BEGIN Entries provided

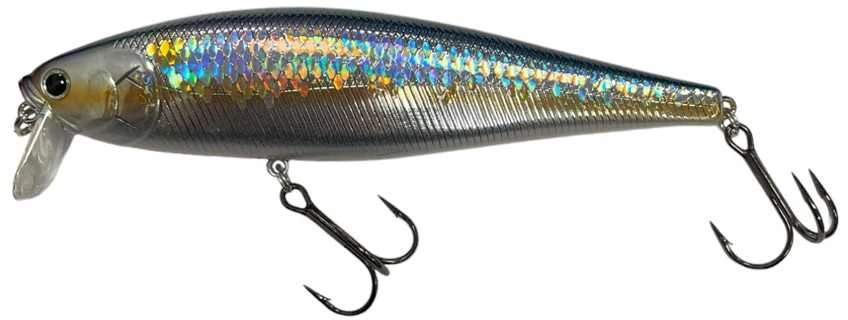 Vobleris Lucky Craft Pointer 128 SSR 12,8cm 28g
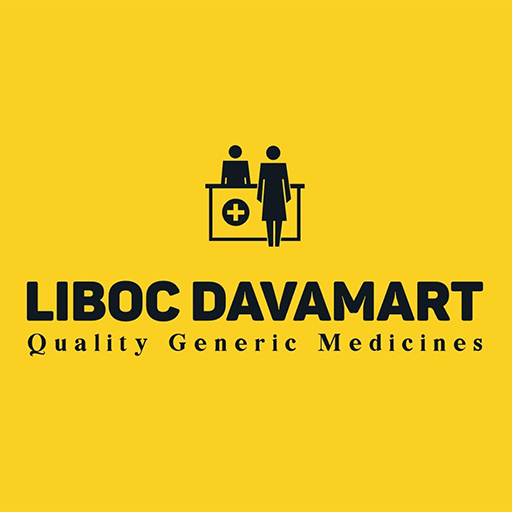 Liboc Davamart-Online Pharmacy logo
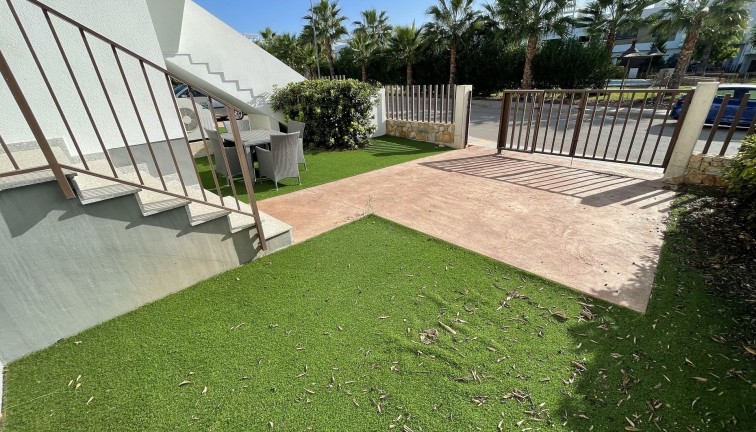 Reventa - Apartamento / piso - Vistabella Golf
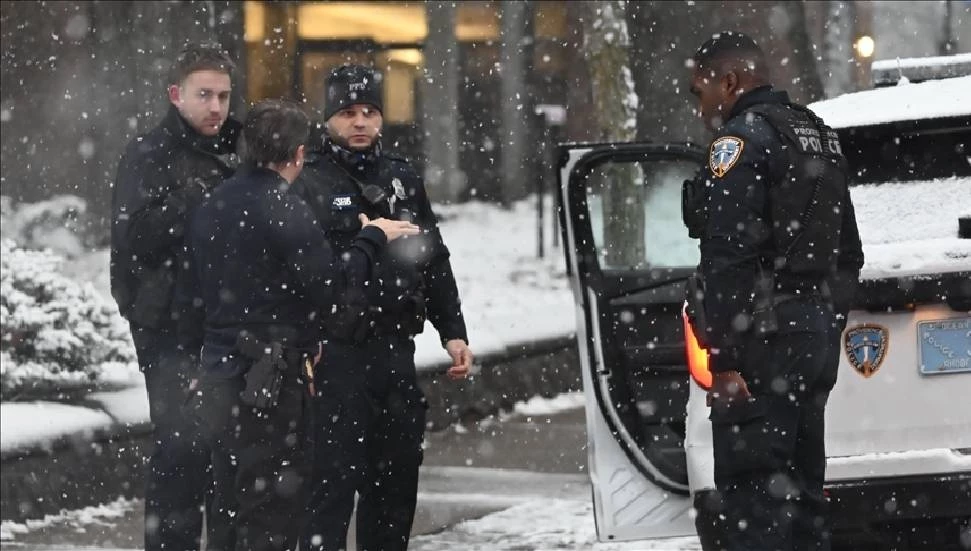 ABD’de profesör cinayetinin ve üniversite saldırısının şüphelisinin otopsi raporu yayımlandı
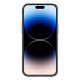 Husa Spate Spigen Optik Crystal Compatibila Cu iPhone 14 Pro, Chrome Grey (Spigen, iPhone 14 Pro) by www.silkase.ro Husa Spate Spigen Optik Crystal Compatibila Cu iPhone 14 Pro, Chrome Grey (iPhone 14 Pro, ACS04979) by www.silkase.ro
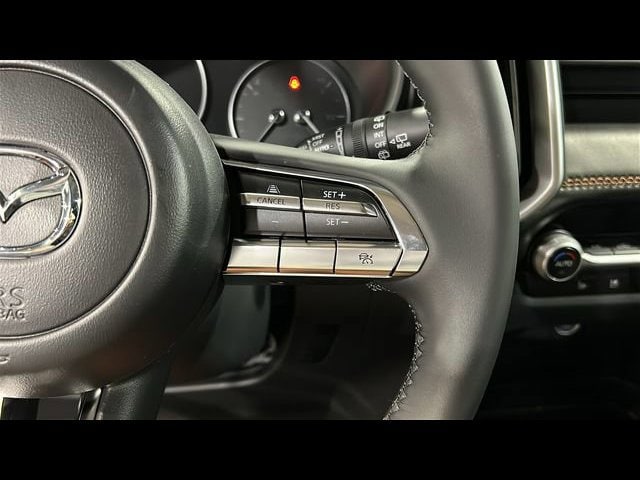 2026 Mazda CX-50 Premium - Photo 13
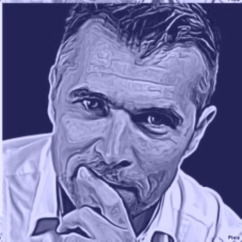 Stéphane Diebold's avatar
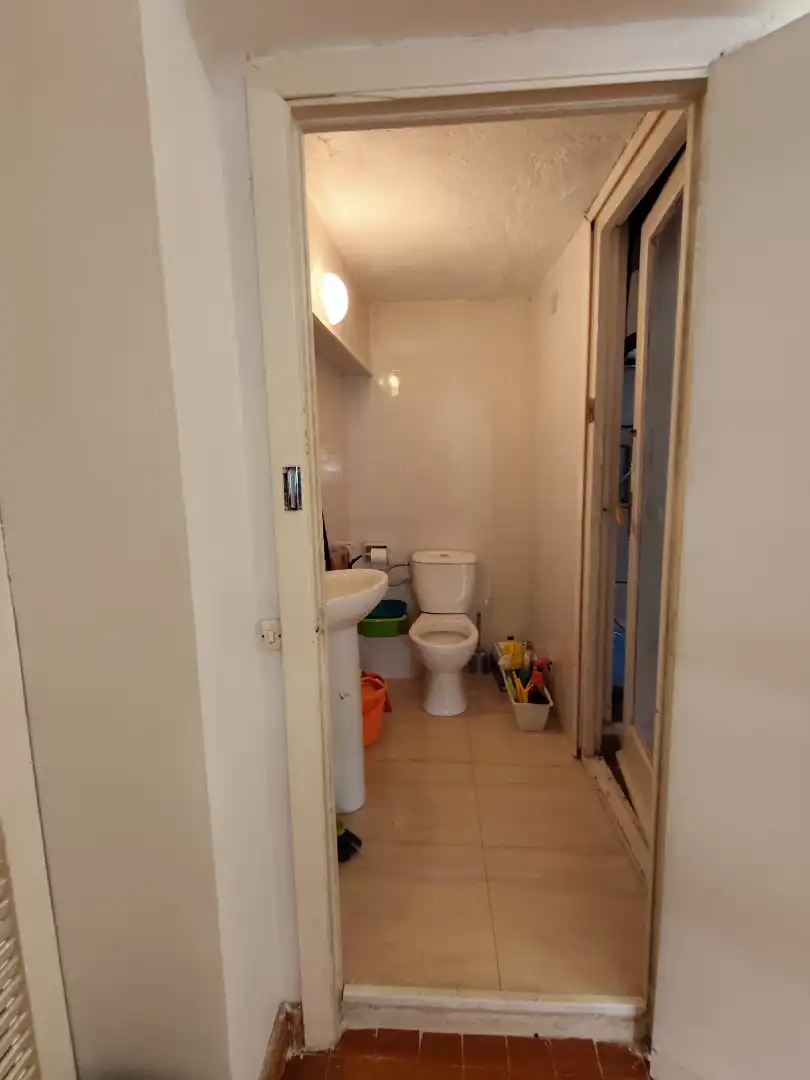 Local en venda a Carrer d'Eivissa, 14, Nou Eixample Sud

END Entries provided

Your goal: Could you repeat all of the material exactly? Pictures should not be copied.

Answer to the exercise:
 Vobleris Lucky Craft Pointer 128 SSR 12,8cm 28g
 Liboc Davamart-Online Pharmacy logo
 Reventa - Apartamento / piso - Vistabella Golf
 ABD’de profesör cinayetinin ve üniversite saldırısının şüphelisinin otopsi raporu yayımlandı
 Husa Spate Spigen Optik Crystal Compatibila Cu iPhone 14 Pro, Chrome Grey (Spigen, iPhone 14 Pro) by www.silkase.ro Husa Spate Spigen Optik Crystal Compatibila Cu iPhone 14 Pro, Chrome Grey (iPhone 14 Pro, ACS04979) by www.silkase.ro
 2026 Mazda CX-50 Premium - Photo 13
 Stéphane Diebold's avatar
 Local en venda a Carrer d'Eivissa, 14, Nou Eixample Sud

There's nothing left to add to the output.